TIME-SERIES MEASURMENT OF MYOELECTRIC SIGNAL AND VOICE

Purpose

For clarification of the activation order and the activation timing of the muscles, the myoelectric signals of the MM and the LIC, and the voice were measured at the same time.

Method

The schematic diagram of the measurement system is shown in figure 6. The measurement procedure is shown as follows.

1. The measurement electrodes were attached to the skin surface above the LIC and the MM.
2. A GND electrode was attached to wrist.
3. Test subject uttered “a”, 7 times.
4. Both myoelectric signals and the microphone output were measured at same time.

The test subject is same as the above- mentioned measurement.

Results and discussions

Figures 7 shows an example of the time- domain measurement of the myoelectric signals of the MM and the LIC, and the output voltage of microphone.

From this figure, the time differences shown in the following were estimated.
A: the 1st rising of myoelectric signal for MM and the rising of myoelectric signal for LIC. B: the rising of myoelectric signal for LIC and the 2nd rising of myoelectric signal for MM. C: the 2nd rising of myoelectric signal for MM and the rising of voice.

The time differences about other 6 trials were estimated in the same method, too. Each time differences of 7 trials are shown in figure 8. Additionally, the averaged time and the standard deviation of 7 trials are shown in table 1.

Table 1. Average time difference and its standard deviation.

	Tongue to diaphragm: A	Diaphragm to tongue: B	Tongue to voice: C
Averaged time (msec)	207.5	103.8	203.9
Standard deviation	59.1	45.8	45.5

From this result, it was clarified that the muscle activation order was 1) MM, 2) LIC, 3) MM, and the voice started after that. This activation order was same as all 7 trials, this means that this esophageal speech user uses his muscles of tongue and diaphragm in same sequence every time. However, the time differences of each trial were dispersion, and their standard deviations were large. To realize the esophageal speech method training device, it is valid that the muscle activation sequence is same.
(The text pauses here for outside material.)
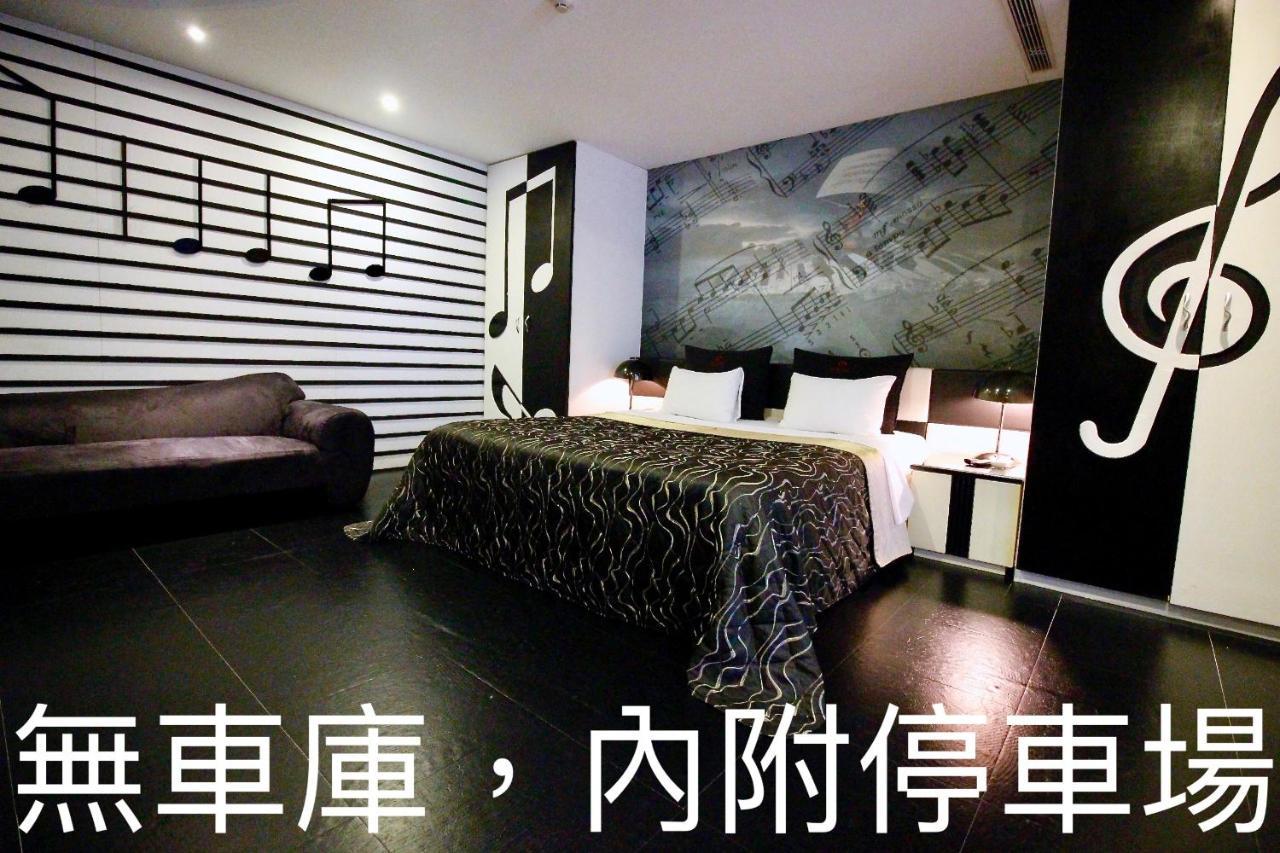 Cd Motel Хсинчу Сити Екстериор снимка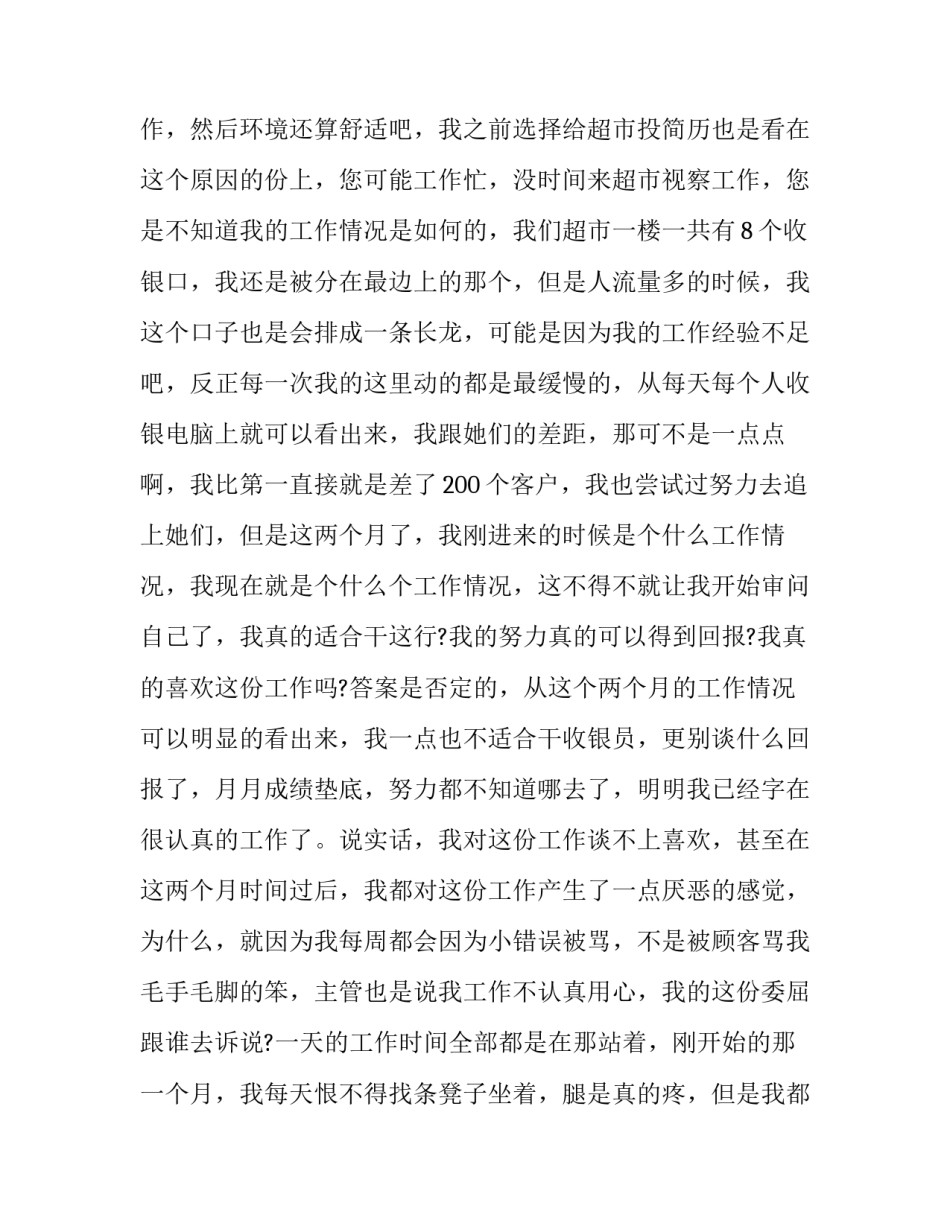 收银员辞职报告书模板 收银员辞职报告书模板下载(十一篇)_第2页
But the standard deviation of time difference is large, it seems difficult to indicate of muscle activation timing to device users at this stage.

CONCLUSIONS

In this report, we proposed the esophageal speech training device with myoelectric signal. And the muscles activation order was measured by myoelectric signal. From the results, the follows have been concluded.
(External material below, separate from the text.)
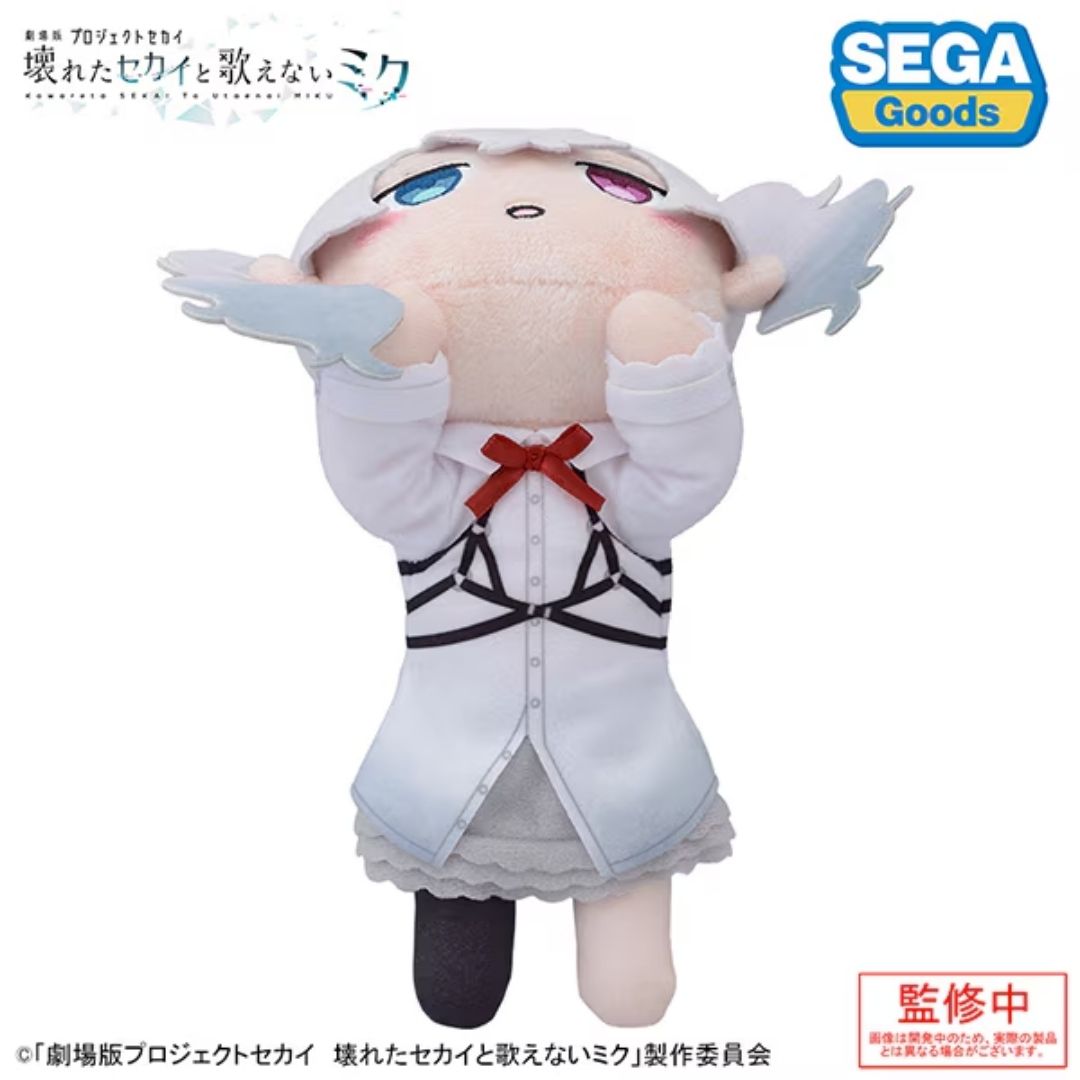 Nesoberi Plush Toy Hatsune Miku Daremo Inai Sekai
1. The tongue and the diaphragm were activated while the esophageal speech.
2. The lowest intercostal on middle line of right clavicle and the mylohyoid muscle were selected as the measurement points.
3. The order of muscles activation was 1) mylohyoid muscle, 2) the lowest intercostal on middle line of light clavicle and 3) mylohyoid muscle, after that the phonation was started.

In the future, we will measure the time difference data by using of more test subjects to get the more accurate timing of muscle activation.